(What is asked) Extend the book-review blog page below, beginning right after its last sentence.

(Page text)
———

Showing posts with label marriage. Show all posts
Showing posts with label marriage. Show all posts

Saturday, March 30, 2019

Today Will Be Different by Maria Semple

It's a simple mantra: Today will be different. But it's much harder to implement in real life, as the day goes on and shit just keeps happening. Life - it's never just easy, is it?

Eleanor has the best intentions, but once the school calls to say her son is sick, once she realizes she's forgotten a lunch appointment, once she catches her husband in a lie ... today may be different-like-unique, but probably not different-like-better.

That's not all, though. She's got some extended-family issues that seem to have popped up from nowhere, and it's emotional baggage she's having trouble lugging.

Overall, Eleanor is delightfully inept in a harried, scattered way (many of us relate). She's bumbling and blustering through adulthood, just trying to measure up to the other moms, to her career potential, and to her expectations for marriage.

Monday, March 11, 2019

The Kind Worth Killing by Peter Swanson

Strangers meet in an airport bar and end up planning a murder. Is it just folly, or will they follow through?

Ted's a rich dude with a cheating wife and a mansion under construction. Lily is a librarian with no connection to Ted, and a plan that might help him. But wow is this twisty, and even right up to the last line there's a surprise.

I picked up this pop suspense novel because a friend said she couldn't put it down. And I have to say - I didn't see it coming, and that's not what I thought would happen. (Which is the highest praise I give - I hate it when books are super predictable!)

Friday, February 2, 2018

Mudbound by Hillary Jordan

A true, gripping family drama - and the interconnection of two families, farming the same soil in the American Delta in the 1940s. I picked this book up because the new movie's been getting a lot of buzz, and I always like to try to read the book first if I can manage. Now, I can't wait to see the movie!

Laura was a spinster whose family had given up on finding her a beau - until Henry came along. But things change rapidly in their young marriage when Henry buys the farm he's always dreamed about and moves them "temporarily" into the shack on the property. Can this city girl adapt to no running water, an outhouse, and more mud than a body could imagine? She quickly learns the hard truths about sharecropping and the inequities of poor farming in the South.

The other family in the story is the Jacksons - a black preacher and his family working the cotton fields of the farm. Florence comes to work to help Laura in the house, and their son Ronsel returns from fighting overseas in a tank during WWII.

The audiobook is a multicast recording, a stellar choice for a story told in six parts and across two very different families.

Thursday, December 21, 2017

Saints for All Occasions by J. Courtney Sullivan

Telling the story of one family and two generations of siblings, this novel flips back and forth in time between the 1950s when two sisters immigrate from Ireland and the modern-day as the family deals with the sudden death of an oldest son.

It's a story full of secrets and the way secrets rarely stay hidden. As a naive girl in Ireland, Nora makes a hasty decision (to marry the neighbor boy) that sets in motion everything that comes after. But as often happens, she's daily reminded of those decisions and sometimes feels like a martyr for the sacrifices she's made.

———

(Items)

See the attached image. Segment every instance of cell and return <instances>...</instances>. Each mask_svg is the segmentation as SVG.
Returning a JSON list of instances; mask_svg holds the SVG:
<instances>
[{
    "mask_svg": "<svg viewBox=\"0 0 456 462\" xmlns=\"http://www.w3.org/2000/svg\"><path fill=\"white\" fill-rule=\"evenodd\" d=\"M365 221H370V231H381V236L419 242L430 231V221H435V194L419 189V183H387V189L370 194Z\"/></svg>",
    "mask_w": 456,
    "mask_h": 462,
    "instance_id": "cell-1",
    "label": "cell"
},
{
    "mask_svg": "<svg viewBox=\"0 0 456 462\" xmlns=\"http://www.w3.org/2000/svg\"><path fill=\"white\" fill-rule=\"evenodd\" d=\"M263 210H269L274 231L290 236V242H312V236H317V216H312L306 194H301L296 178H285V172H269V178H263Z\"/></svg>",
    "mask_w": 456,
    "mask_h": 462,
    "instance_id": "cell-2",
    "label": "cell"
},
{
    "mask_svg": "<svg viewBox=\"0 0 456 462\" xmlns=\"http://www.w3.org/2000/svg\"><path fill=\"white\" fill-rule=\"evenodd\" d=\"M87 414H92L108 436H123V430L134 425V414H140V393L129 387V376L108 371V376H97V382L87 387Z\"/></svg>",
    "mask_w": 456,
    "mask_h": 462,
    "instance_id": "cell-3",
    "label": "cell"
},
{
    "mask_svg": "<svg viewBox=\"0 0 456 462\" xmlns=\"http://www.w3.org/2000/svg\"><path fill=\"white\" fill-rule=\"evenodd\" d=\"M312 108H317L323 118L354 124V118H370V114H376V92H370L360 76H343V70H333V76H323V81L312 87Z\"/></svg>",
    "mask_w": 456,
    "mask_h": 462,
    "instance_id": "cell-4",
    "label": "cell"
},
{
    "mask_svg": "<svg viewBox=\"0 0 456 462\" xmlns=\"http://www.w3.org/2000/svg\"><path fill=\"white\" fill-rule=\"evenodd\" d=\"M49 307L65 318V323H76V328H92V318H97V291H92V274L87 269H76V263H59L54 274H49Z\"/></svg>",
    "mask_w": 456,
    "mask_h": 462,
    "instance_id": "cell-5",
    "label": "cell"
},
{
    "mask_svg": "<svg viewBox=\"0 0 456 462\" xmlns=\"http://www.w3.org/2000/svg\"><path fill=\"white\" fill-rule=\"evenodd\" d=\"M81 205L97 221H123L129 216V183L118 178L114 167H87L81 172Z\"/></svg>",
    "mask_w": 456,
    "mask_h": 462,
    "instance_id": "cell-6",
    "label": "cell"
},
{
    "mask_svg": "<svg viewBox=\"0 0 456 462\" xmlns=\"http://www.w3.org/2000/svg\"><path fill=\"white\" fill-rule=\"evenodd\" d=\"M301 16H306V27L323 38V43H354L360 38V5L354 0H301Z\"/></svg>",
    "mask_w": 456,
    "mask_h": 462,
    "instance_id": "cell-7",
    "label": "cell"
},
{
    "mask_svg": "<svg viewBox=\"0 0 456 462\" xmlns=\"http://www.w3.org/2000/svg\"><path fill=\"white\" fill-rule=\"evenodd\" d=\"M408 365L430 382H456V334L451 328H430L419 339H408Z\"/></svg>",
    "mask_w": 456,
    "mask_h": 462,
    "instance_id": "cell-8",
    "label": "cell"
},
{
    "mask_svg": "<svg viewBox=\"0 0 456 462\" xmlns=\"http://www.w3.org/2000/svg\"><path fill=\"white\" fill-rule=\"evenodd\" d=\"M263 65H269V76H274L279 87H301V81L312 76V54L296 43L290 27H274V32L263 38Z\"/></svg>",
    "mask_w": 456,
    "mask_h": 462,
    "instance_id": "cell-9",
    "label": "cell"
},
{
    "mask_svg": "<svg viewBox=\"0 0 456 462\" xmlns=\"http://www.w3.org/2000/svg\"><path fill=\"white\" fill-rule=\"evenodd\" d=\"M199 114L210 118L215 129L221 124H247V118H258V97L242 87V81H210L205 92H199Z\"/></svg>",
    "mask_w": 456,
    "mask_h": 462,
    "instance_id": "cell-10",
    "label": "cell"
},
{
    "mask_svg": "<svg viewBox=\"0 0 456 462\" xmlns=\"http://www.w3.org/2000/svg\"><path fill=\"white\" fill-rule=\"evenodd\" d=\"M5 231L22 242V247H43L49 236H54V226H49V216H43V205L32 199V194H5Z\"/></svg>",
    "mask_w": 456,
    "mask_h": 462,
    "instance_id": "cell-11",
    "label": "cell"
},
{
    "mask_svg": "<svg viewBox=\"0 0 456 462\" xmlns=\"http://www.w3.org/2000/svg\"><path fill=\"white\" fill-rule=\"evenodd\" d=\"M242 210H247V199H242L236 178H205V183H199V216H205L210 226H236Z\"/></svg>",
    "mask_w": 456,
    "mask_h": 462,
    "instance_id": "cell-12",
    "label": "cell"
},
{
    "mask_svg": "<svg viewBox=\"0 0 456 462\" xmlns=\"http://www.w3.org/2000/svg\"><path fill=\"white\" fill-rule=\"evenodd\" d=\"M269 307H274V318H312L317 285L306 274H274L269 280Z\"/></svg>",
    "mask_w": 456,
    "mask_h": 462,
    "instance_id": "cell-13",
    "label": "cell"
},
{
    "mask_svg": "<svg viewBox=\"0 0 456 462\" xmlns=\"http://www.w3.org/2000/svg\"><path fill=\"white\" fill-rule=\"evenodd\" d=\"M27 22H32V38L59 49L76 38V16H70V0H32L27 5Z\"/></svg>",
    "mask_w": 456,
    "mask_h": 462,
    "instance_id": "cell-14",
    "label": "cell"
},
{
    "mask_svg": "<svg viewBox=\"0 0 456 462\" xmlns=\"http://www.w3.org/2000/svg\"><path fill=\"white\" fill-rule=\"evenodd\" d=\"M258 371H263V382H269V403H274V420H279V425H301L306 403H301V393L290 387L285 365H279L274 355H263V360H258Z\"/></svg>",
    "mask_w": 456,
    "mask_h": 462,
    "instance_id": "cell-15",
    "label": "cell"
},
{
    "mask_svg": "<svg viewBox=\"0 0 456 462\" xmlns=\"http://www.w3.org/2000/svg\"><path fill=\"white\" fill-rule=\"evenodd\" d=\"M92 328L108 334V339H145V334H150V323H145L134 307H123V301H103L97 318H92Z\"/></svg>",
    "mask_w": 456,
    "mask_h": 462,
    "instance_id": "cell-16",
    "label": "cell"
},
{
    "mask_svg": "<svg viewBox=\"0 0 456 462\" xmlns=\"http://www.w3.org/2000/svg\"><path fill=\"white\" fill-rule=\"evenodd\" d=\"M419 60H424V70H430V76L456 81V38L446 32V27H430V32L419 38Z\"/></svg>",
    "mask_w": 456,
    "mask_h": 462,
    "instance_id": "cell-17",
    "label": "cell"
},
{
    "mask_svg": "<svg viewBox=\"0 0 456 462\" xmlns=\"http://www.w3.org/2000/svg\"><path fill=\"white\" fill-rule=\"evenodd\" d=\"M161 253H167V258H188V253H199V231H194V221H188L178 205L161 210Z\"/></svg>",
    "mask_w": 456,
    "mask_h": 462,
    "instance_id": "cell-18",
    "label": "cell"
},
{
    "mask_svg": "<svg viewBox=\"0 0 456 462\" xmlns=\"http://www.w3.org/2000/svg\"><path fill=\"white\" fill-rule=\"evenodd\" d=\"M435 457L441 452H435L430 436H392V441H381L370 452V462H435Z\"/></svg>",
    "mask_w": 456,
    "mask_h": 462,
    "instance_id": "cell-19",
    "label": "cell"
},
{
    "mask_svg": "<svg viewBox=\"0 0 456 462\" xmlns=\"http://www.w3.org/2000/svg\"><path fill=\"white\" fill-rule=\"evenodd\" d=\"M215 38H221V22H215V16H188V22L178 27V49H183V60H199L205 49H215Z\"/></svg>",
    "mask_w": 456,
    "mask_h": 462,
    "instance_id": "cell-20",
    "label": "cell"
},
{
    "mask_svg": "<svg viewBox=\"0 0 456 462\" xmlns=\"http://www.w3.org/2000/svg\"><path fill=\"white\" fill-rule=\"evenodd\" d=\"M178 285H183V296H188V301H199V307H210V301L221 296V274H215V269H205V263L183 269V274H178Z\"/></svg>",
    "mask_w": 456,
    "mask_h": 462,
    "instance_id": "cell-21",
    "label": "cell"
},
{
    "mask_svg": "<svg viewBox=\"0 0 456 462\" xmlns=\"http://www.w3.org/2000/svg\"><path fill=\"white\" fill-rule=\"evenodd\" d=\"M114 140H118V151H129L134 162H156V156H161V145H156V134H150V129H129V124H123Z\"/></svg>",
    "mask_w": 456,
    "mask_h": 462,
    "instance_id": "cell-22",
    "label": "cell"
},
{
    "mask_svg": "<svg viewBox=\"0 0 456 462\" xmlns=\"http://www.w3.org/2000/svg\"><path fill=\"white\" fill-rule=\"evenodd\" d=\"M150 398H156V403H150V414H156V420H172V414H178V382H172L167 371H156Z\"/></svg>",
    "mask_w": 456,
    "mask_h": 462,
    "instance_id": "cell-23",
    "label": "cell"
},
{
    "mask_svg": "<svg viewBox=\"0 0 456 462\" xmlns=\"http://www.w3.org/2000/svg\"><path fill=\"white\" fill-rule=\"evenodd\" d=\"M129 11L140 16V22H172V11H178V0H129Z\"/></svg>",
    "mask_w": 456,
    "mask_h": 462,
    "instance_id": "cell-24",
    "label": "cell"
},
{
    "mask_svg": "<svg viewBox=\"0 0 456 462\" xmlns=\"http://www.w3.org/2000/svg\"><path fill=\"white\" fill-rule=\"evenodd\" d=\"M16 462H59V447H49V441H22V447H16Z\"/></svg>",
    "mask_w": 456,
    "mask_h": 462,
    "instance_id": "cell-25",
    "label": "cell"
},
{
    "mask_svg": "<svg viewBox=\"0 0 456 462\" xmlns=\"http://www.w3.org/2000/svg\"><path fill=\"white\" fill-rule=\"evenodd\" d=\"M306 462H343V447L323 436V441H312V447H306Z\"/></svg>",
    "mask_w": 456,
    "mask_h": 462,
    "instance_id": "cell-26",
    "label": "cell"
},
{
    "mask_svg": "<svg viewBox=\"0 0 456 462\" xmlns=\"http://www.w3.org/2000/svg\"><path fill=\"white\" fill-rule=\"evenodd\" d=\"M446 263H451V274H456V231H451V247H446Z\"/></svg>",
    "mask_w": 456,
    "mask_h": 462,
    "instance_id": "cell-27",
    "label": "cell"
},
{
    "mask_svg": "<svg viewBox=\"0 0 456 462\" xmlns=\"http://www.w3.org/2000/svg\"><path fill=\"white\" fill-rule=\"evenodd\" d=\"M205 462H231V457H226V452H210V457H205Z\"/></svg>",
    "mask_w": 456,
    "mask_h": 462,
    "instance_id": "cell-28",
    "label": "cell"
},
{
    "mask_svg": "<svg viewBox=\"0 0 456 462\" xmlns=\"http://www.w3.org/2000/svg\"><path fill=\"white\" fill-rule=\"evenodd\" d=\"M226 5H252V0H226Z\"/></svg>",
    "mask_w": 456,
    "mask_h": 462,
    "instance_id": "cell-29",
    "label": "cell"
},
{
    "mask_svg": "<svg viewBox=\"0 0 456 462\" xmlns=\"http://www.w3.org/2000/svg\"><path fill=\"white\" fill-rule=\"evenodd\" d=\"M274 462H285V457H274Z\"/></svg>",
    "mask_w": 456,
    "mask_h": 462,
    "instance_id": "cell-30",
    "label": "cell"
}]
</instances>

———

(Answer below)
In the next generation, the kids are a tight bunch but are holding their own secrets. Coming together in the wake of Patrick's death brings them closer and also offers an opportunity for change.

The book is engaging and very well done. While satisfying, the ending is left open and unfinished, with the rest of the story for you to imagine. I highly recommend it!

Friday, November 24, 2017

Heating & Cooling: 52 Micro-Memoirs by Beth Ann Fennelly

Short, in all senses: tiny stories - some just a sentence or two, none longer than a couple pages - compiled into a 100-page collection.

This series of vignettes is a look at a life. Fennelly writes about her husband and kids, about her father-in-law, about her own childhood and about her observations of life around her. Many are funny. Some are a little sad. All are relatable.

Monday, May 1, 2017

Truly Madly Guilty by Liane Moriarty

Something happened in the backyard, with six adults and three children in attendance, and everybody has the feels about it.

But you'll have to wait more than 200 pages to find out what happened, because the author keeps you in suspense through half the book as chapters flip back and forth between "we still haven't recovered from the barbecue" and "the day of the barbecue."

If I hadn't been reading this for book discussion, I probably would have quit at about page 25: too glossy and suburban for my taste. But I can't actually say I disliked the book overall - I'm gonna give it more of a meh, with bonus points for the quality of discussion that can (and did) spin out of it. Friendship, marriage, responsibility, guilt, sex, mental health - it's all in there.

Friday, December 23, 2016

That Old Cape Magic by Richard Russo

Another tale of two weddings - but a very different story!

Scriptwriter/college professor Jack Griffin's life is unraveling: He's unhappy in his job, uneasy in his marriage, beleaguered by his parents, and bewildered by his in-laws. In the year between two Cape Cod summer weddings, he attempts to figure things out.

Jack's kind of like Winnie the Pooh's friend Eeyore - he's generally unhappy and it actually seems he's the most satisfied when he's unhappy. He's been driving around with his Dad's ashes in an urn in the trunk of his car and he seems completely unable to part with them as he's been instructed. His mother's haranguing on the phone leads to reminiscences about his youth, his snooty professorial parents' drama-filled marriage, and their summers on the Cape.

Richard Russo knows how to write about the common man, and he knows how to make a dramatic situation turn slapstick and yet still ring true. This book is somehow loftier (again, professorial?) than his Nobody's Fool/Everybody's Fool townies and slightly less entertaining, as I found Griffin's doldrums to be a bit wearing. But it's worth it to stick around for the final, dramatic wedding events and the resolution (or non-resolution) to his mid-life crisis.

Thursday, December 8, 2016

The Lowland by Jhumpa Lahiri

Family and responsibility are at the core of this literary novel set in India and the United States. Two brothers - almost as close as twins - take very different paths in their young adulthood. Which is greater: civil action that works for change, or the tending of tradition and family?

We read this as a book discussion title at the library, but I didn't finish it in time for the conversation. Too bad, because there's a lot to talk about.

Even while Subhash builds a life in America, he's bound by duty to his family in India. He marries out of a sense of obligation, but when their daughter is born he finds a pure delight in raising her in Rhode Island. His duty to her future becomes more urgent than his dedication to the past - but that's not true for his wife, who never really left India behind.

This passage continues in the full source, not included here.